(Beginning of Material to process)

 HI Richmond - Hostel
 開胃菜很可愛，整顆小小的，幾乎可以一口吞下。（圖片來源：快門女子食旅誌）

(End of Material to process)
(Beginning of Material to process)

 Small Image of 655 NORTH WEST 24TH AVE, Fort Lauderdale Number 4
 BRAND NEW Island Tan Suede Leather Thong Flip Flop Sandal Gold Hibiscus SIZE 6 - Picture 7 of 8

(End of Material to process)

Task description:
Write out exactly the lines above from the line with "HI Richmond - Hostel" through the line with "開胃菜很可愛，整顆小小的，幾乎可以一口吞下。（圖片來源：快門女子食旅誌）", both of them included, and leave out all other lines.

Solution for this task:
 HI Richmond - Hostel
 開胃菜很可愛，整顆小小的，幾乎可以一口吞下。（圖片來源：快門女子食旅誌）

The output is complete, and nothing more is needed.